The values obtained for the load multiplicative factors as in (3) are shown in the following matrix:

$$\begin{aligned} \alpha =\left[ {{\begin{array}{llllll} {0.3}&{}\quad {0.4}&{}\quad {0.3}&{}\quad {0.4}&{}\quad {0.4}&{}\quad {0.3} \\ {0.8}&{}\quad {0.8}&{}\quad {0.8}&{}\quad {0.7}&{}\quad {0.8}&{}\quad {0.7} \\ {1.0}&{}\quad {1.0}&{}\quad {1.0}&{}\quad {1.0}&{}\quad {1.0}&{}\quad {1.0} \\ \end{array} }} \right] , \end{aligned}$$

where the first, second and third lines are related to the light, medium and heavy load conditions, respectively. Table 3 presents the reactive power from the allocated capacitors in every load level for the best solution found by the MMS algorithm, after the updating process applied to the banks in order to obtain multiples of 150 kvar.

4.2 Case 2

Case 2 uses the 85-bus (Das et al. 1995) test system and considers the same optimization conditions of the previous case.
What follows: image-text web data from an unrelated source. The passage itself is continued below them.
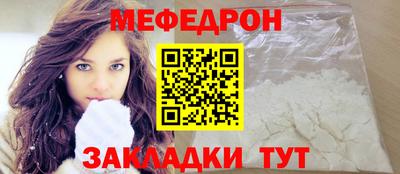 кокаин премиум Жуковский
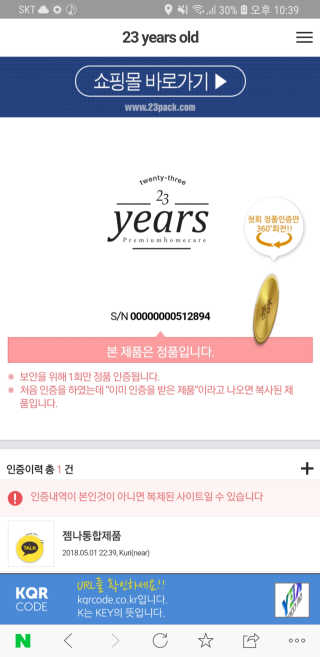 레고사줘님이 올린 리뷰 사진 4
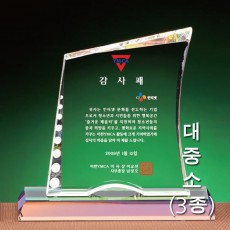 깃발 컬러 크리스탈 상패
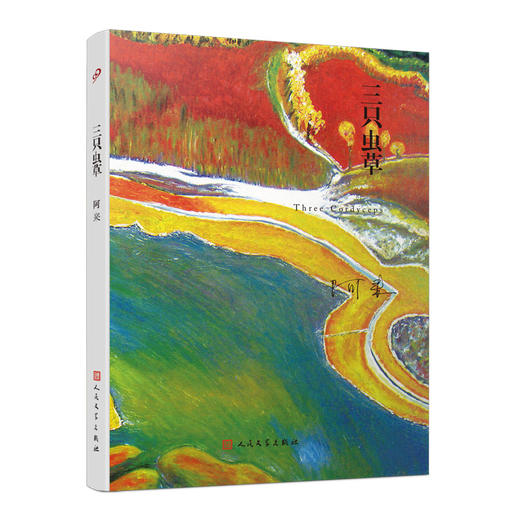 三只虫草 阿来山珍三部 精装版 中篇小说 3000822 商品图2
Tables 4 and 5 present the results for Case 2. From Table 4, it can be verified that the MMS algorithm presents the lower total cost, with a reduction of 50.82 % in relation to the base case. The processing time for (Ramalinga et al. 2012) was not given.

4.3 Case 3

Case 3 does the optimal capacitor allocation in the 17-bus system of (Su et al. 2008). The optimization conditions are as follows:

  • Operation time of 8760 hours (1 year), divided into three load levels—light (1000 hours), medium (6760 hours) and heavy (1000 hours);

  • Multiplicative factors of the load (light/medium/heavy)—0.3/0.7/1.0 pu;

  • Energy loss cost—2.1133 $/kWh for all load levels;

  • Costs for fixed and switched capacitors—Table 6 (Huang and Liu 2012);

  • Voltage limits—from 0.9 to 1.0 pu;

  • Objective function given by (1);

  • \(\hbox {CO}_{2}\) emission cost “\(k_{\mathrm{CO}_{2}}\)”—2,967 $/ton (Huang and Liu 2012).

Tables 7 and 8 present the results. In Table 7, column “Optimal Locations and Size”, “F” means fixed capacitor and “S” switched capacitor.

The efficiency of the MMS algorithm for this case can be shown by comparing the total costs, the \(\hbox {CO}_{2}\) emissions and the processing times, because the MMS obtains the lower values for such parameters and met the voltage limit constraint.

Table 11 Case 4: Reactive support in every load level

4.4 Case 4

Case 4 has as purpose to evaluate the MMS algorithm for a larger network that has 123 buses (Kersting 1991). The optimization conditions are:

  • Multiplicative factors of the load (light/medium/heavy)—0.5/0.8/1.0 pu;

  • Energy loss costs—0.64 $/kWh, 1.65 $/kWh and 2.76 $/kWh for the light, medium and heavy load, respectively;

  • Costs for fixed and switched capacitors—Table 9 (Huang and Liu 2012);

  • \(\hbox {CO}_{2}\) emission cost “\(k_{\mathrm{CO}_{2}}\)”—843 $/ton (Huang and Liu 2012).

The other optimization conditions are the same of the previous case.

Tables 10 and 11 present the results for Case 4, where the efficiency and applicability of the MMS algorithm for allocating fixed and switched capacitors, considering relevant objectives as the emission reduction, can be verified.

5 Conclusions

This paper presented an algorithm based on the metaheuristic optimization technique known as Monkey Search for the allocation of fixed and switched capacitors banks in energy distribution systems. The Modified Monkey Search algorithm applied to the capacitor allocation problem presents improvements in relation to the original method. An advantage of the applied method consists of the reduced set of parameters to be adjusted and the combination of local and global search strategies in the feasible solution space. Important aspects as different load levels, voltage limit constraints and contemporary objectives as the gas emission reduction are considered by the proposed approach. The results show that the proposed algorithm is efficient, achieving good quality solutions with reduced processing times.